→ Task to complete
Skip the pictures. Transcribe the rest of the data below without changing a word.

→ Given data
== == ==

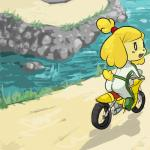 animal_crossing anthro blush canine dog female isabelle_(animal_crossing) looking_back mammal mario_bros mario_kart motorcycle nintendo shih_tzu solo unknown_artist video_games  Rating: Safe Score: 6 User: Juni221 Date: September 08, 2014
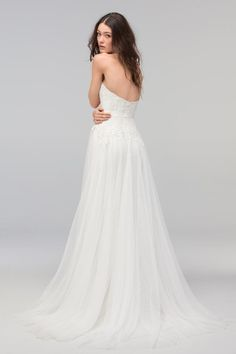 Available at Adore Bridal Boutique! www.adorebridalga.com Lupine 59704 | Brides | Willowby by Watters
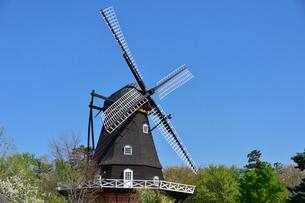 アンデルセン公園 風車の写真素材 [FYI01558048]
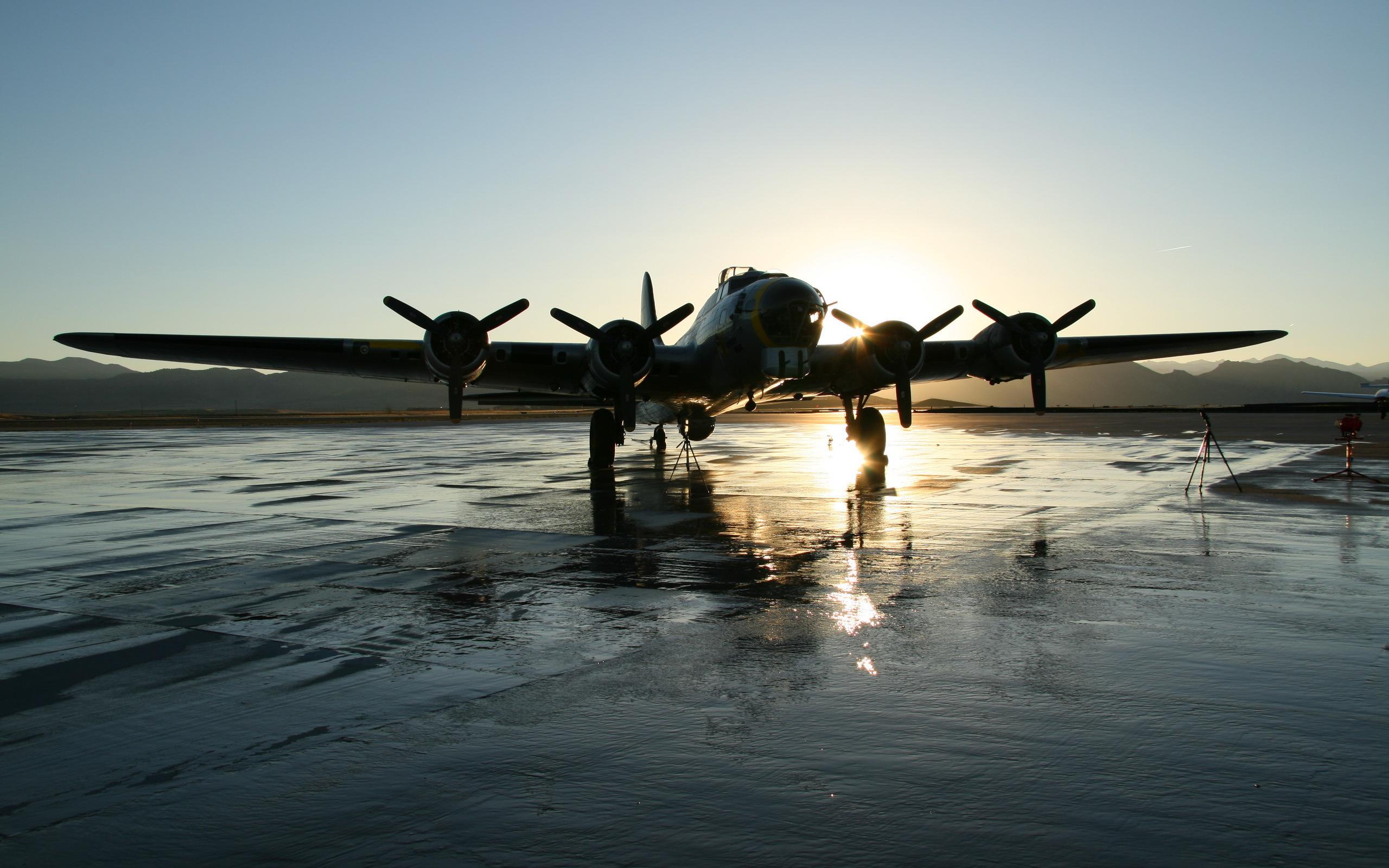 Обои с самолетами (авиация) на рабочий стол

== == ==

→ Reply
 animal_crossing anthro blush canine dog female isabelle_(animal_crossing) looking_back mammal mario_bros mario_kart motorcycle nintendo shih_tzu solo unknown_artist video_games  Rating: Safe Score: 6 User: Juni221 Date: September 08, 2014
 Available at Adore Bridal Boutique! www.adorebridalga.com Lupine 59704 | Brides | Willowby by Watters
 アンデルセン公園 風車の写真素材 [FYI01558048]
 Обои с самолетами (авиация) на рабочий стол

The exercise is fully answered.